Document passage ->
* begin *

Germany is a poor example as it shut down perfectly fine nuclear power, thus incurring a cost on replacing it. UK has cut emissions more than Germany but had lower prices.



> Due to high consumer taxes on electricity. Look at France. They did not pay for their nuclear power through consumer taxes but through general taxes hence the price looks low. Somebody else paid in other words. French taxes are higher than German taxes.

No. Where did you even read that? EDF gave France government 20 Billions in dividends over 10 years, not the opposite. While selling electricity on average 42 euros/MWh. No subsidies, and EDF pay for the whole French network AND the international cables (those going to UK are a net loss). And like USPS have to put money aside to take care of their employees retirement, EDF had to put money aside to take care of retired nuclear plant and waste storage over 300 years.

Also EDF had to absorb the cost of linking solar "farms" to their network themselves (in their report in 2012 they estimated this cost to be close to 1 billion by 2017). On this point this is likely that it did not cost that much, because they managed to be able to refuse individuals trying to connect to their grid.

The EPR was a mistake and made EDF valuation down by 80%, but despite that and no financial help from the French government (except with sales contracts), the dividends are still comming through.

EDF is run by engineers (or at least was) and it shows.

* end *

What is being asked ->
In the passage on EDF and nuclear power above, set down everything from "No. Where did" down to "to their grid.", word for word.

Information supplied ->
* begin *

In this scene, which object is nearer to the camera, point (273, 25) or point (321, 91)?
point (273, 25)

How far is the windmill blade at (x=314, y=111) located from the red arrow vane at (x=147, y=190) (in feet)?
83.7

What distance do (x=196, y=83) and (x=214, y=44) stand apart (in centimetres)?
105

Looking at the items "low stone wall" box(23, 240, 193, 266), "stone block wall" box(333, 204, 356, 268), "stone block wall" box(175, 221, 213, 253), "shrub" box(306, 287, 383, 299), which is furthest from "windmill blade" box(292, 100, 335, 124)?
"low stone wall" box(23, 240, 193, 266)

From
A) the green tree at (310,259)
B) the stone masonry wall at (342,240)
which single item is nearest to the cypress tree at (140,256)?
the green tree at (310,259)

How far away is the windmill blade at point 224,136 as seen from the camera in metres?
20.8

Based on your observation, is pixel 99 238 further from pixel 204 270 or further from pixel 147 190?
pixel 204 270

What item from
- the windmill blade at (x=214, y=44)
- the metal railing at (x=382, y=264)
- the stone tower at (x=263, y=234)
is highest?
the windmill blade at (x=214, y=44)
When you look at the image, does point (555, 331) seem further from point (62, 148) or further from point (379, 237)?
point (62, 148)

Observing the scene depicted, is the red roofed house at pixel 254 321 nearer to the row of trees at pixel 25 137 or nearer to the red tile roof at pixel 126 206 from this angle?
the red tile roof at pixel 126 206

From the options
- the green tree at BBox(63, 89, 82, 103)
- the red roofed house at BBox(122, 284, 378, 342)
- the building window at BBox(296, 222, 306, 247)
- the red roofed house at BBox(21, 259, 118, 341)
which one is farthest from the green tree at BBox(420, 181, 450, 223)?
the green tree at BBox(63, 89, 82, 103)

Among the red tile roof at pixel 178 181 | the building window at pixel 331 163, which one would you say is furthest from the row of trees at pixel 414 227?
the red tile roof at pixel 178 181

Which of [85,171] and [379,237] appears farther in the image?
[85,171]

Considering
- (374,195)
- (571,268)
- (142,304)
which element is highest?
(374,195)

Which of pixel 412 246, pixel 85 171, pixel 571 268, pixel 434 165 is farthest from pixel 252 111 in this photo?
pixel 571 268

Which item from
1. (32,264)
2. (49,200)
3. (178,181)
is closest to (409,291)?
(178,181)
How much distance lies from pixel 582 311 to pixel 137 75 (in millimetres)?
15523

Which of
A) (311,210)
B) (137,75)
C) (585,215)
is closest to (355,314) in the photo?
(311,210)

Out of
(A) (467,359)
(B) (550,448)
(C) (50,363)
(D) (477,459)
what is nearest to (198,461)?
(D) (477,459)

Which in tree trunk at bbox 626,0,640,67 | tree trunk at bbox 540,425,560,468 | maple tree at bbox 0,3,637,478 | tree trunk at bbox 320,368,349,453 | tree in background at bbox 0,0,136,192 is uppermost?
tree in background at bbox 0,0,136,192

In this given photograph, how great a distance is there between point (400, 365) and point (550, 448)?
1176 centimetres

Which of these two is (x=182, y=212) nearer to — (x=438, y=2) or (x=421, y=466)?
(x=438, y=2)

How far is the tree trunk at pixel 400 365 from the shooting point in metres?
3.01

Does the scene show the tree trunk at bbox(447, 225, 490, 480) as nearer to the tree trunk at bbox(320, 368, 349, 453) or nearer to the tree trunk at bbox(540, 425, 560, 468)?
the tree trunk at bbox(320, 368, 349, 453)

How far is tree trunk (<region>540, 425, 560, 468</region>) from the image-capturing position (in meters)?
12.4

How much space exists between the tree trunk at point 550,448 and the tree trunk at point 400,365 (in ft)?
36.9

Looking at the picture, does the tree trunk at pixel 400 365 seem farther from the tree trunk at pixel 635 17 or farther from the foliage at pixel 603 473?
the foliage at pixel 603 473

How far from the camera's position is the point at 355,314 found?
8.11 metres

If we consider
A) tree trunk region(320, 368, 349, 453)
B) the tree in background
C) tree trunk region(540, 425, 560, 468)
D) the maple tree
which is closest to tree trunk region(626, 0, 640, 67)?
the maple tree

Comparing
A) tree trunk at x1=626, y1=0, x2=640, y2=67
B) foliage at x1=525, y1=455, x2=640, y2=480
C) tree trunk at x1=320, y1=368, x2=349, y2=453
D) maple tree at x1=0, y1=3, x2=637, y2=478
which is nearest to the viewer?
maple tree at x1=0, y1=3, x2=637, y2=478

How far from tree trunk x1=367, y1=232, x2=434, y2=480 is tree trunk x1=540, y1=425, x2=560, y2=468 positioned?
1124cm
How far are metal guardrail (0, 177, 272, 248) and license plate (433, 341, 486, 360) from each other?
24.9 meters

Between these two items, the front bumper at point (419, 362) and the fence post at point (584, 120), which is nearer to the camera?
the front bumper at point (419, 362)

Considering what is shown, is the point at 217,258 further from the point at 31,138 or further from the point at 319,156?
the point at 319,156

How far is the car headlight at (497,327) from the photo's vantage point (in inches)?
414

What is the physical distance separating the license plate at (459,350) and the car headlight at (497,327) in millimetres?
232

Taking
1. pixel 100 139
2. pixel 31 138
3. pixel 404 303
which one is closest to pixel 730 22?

* end *

Solution to this problem ->
No. Where did you even read that? EDF gave France government 20 Billions in dividends over 10 years, not the opposite. While selling electricity on average 42 euros/MWh. No subsidies, and EDF pay for the whole French network AND the international cables (those going to UK are a net loss). And like USPS have to put money aside to take care of their employees retirement, EDF had to put money aside to take care of retired nuclear plant and waste storage over 300 years.

Also EDF had to absorb the cost of linking solar "farms" to their network themselves (in their report in 2012 they estimated this cost to be close to 1 billion by 2017). On this point this is likely that it did not cost that much, because they managed to be able to refuse individuals trying to connect to their grid.